Como se recordaba hace unos, en la convulsa época de los gobiernos tripartitos algún arbitrista –“persona que propone planes disparatados”, según el diccionario de la RAE- tuvo la brillante idea de que para el futuro de Cataluña lo más importante era tener un gran aeropuerto internacional que conectara Barcelona con el mundo sin tener la humillante obligación de pasar por Madrid.

Así un grupo de empresarios de la órbita de la fundación nacionalista FemCat compró a la compañía SAS su filial Spanair, que ya perdía dinero a chorros. No lo avalaban razones geográficas. Ni tampoco económicas, pues se estaba obligado a operar en un mercado internacional donde resultaba y resulta muy difícil penetrar.

Según los compradores, la compañía era económicamente viable. Sin embargo, la realidad fue que los nuevos propietarios habían adquirido una ruina, que ya en el primer año de servicio tuvo unas pérdidas por valor de 186 millones de euros. Los poderes públicos regionales salieron al paso de la emergencia e inyectaron 150 millones de euros para retrasar la catástrofe. Una catástrofe, como digo, anunciada.
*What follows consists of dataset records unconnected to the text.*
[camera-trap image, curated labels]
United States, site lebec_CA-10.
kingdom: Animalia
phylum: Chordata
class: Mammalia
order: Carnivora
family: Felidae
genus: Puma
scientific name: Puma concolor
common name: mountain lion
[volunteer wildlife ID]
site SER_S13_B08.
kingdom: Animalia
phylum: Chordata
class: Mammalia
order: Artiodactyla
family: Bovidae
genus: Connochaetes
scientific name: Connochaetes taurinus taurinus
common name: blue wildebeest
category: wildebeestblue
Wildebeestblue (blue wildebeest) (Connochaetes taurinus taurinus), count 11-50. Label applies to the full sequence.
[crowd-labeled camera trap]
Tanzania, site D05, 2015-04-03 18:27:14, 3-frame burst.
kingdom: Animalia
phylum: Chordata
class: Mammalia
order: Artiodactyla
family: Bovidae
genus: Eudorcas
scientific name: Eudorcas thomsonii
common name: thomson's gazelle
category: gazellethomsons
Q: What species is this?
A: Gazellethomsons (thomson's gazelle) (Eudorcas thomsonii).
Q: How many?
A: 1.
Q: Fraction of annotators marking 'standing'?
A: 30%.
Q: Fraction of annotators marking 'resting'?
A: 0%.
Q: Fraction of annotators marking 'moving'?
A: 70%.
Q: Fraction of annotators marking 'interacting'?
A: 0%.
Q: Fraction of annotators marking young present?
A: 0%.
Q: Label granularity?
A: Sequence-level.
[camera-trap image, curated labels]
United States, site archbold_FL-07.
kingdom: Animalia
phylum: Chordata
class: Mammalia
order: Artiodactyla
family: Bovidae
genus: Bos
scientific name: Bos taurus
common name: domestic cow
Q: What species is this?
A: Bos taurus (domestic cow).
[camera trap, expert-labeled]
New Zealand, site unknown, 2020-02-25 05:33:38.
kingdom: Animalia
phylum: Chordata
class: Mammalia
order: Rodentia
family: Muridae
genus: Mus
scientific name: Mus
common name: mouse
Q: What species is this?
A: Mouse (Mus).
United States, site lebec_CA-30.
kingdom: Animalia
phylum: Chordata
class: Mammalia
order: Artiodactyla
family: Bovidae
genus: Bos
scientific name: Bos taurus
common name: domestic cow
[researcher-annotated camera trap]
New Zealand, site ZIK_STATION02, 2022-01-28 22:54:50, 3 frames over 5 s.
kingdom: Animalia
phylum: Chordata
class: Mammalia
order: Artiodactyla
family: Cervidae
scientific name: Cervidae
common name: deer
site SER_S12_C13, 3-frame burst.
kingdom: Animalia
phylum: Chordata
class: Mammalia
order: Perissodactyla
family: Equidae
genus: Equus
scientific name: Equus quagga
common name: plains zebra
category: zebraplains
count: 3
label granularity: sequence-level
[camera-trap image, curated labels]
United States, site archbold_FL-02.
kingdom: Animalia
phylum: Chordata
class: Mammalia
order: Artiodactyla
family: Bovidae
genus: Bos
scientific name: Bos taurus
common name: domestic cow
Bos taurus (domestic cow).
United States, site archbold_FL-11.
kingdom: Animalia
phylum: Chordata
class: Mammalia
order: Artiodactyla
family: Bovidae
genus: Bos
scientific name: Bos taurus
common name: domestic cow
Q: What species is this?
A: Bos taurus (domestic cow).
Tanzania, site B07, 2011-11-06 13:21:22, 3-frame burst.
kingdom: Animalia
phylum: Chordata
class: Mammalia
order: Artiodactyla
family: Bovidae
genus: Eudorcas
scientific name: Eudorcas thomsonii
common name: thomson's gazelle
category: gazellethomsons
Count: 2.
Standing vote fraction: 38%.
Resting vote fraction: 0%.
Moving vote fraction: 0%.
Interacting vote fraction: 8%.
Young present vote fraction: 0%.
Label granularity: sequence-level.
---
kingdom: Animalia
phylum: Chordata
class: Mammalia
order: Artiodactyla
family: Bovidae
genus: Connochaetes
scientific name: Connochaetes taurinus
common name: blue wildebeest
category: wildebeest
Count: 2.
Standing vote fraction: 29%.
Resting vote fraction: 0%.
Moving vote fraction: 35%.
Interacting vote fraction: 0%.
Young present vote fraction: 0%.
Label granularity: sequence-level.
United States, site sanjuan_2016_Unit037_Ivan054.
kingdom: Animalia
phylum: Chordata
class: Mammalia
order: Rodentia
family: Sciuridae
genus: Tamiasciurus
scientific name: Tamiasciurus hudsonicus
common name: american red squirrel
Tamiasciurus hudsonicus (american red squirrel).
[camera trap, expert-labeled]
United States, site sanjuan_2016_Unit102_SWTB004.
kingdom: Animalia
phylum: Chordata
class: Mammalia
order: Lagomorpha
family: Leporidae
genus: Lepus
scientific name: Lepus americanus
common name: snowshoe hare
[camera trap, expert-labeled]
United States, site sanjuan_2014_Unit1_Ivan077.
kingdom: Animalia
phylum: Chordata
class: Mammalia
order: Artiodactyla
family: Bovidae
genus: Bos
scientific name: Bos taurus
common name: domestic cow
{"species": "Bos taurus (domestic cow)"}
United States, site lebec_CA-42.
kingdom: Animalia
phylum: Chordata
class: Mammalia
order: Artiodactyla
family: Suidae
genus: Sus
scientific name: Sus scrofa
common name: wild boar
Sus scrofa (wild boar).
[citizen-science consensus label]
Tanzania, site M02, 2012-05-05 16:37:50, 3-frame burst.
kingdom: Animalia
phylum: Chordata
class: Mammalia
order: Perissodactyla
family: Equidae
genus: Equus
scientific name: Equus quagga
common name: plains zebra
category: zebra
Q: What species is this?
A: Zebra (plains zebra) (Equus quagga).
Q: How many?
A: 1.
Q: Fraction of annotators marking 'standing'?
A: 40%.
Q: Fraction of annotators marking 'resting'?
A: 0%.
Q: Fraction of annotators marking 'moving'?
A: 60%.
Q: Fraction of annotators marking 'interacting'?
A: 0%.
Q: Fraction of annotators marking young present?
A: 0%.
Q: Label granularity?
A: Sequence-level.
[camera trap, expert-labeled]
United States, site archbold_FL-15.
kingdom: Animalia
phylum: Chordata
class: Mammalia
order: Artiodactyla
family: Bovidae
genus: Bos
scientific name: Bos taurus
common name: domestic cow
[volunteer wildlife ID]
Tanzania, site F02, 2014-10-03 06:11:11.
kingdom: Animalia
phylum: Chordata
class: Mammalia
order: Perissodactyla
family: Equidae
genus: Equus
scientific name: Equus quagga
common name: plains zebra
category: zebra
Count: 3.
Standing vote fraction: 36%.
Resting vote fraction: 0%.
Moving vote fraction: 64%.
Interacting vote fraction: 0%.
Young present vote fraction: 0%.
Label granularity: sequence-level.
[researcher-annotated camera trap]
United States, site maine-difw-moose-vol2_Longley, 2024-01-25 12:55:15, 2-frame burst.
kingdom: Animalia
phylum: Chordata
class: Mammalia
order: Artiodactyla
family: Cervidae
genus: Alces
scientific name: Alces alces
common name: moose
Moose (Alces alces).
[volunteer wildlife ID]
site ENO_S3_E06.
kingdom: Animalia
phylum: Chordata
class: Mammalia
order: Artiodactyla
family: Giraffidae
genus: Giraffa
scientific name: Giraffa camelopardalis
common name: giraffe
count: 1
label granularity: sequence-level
Es lo que suele ocurrir cuando determinados proyectos –aun bien intencionados– no responden en su génesis a planteamientos económicos, sino de muy otro orden. Proyectos que no terminan de cuajar y que se ven forzados a vivir permanentemente en la deuda y/o en la subvención. Con la deuda no se resiste mucho tiempo. Y con la subvención se aguanta hasta que la Administración de turno se cansa o la crisis pone las cosas en su sitio.

Como diría la ministra Ana Pastor, las subvenciones no solucionan los problemas. Un buen aviso, por cierto, para quienes todavía siguen enredados en los comités de rutas y empeñados en mantener o abrir –con el dinero de todos– caminos aéreos inviables.